Page extract below:

A home to fill in a gap between two houses and a one-bed flat have both been approved, with both to be rented at affordable housing rates.

The Reading Borough Council (RBC) applications, both in west Reading, were unanimously backed by the council’s virtual Planning Applications committee on Wednesday, April 29.

Two other plans were voted on at the meeting, including a controversial extension plan that a councillor said would almost double the size of a house on a quiet cul-de-sac, which was refused.

Councillors also voted on a proposal for a “huge” 5G tower in Southcote, which they choose to defer a decision on.

The first proposal, in Southcote, to fit in a new house in a gap between 76 and 80 Circuit Lane in Southcote, was praised by the council’s lead member for Housing, John Ennis.

READ MORE: Here is how much extra funding your council is getting to tackle coronavirus

Cllr Ennis, who did not vote on the plan due to his role in creating the scheme, said: "I've often thought 'ooh you could get another house in'.

End of Page extract.
Extracted data below:

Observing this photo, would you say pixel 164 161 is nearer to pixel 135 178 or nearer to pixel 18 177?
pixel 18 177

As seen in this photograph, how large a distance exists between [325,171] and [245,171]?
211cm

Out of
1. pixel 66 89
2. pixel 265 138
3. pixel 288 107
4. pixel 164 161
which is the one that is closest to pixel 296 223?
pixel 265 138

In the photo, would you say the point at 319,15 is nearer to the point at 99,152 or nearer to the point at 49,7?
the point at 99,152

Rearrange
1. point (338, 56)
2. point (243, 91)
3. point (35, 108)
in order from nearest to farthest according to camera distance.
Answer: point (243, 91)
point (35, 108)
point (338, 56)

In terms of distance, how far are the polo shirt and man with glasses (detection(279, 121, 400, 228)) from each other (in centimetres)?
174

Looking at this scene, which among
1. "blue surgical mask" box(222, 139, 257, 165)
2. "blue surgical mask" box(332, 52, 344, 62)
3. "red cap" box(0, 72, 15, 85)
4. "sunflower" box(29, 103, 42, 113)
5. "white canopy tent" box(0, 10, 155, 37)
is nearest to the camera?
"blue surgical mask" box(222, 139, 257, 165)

End of Extracted data.
Extracted data below:

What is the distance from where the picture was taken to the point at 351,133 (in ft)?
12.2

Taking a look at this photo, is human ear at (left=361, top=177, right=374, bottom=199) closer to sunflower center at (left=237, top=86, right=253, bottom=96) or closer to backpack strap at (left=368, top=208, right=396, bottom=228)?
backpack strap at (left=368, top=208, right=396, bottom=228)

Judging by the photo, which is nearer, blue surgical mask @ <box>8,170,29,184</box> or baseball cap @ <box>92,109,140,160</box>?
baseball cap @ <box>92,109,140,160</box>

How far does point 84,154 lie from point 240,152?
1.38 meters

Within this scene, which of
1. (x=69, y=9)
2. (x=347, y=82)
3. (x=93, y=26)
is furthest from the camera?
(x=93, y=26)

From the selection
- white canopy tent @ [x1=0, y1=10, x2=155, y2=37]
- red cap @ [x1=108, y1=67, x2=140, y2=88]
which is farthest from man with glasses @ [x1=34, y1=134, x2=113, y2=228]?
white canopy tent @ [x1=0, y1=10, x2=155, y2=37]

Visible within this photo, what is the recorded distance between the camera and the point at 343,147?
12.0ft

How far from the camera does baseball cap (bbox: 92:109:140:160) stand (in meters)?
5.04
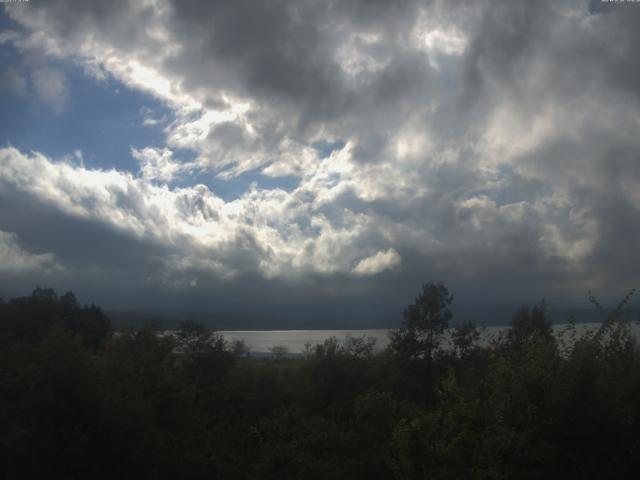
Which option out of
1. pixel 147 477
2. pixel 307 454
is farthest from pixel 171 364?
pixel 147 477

End of Extracted data.

Answer these from the planning article:
1. On what date did the Planning Applications committee meet?
2. What did councillors decide about the proposed 5G tower in Southcote?
3. Between which two house numbers on Circuit Lane would the new house fit?

1. Wednesday, April 29
2. They deferred a decision on it.
3. 76 and 80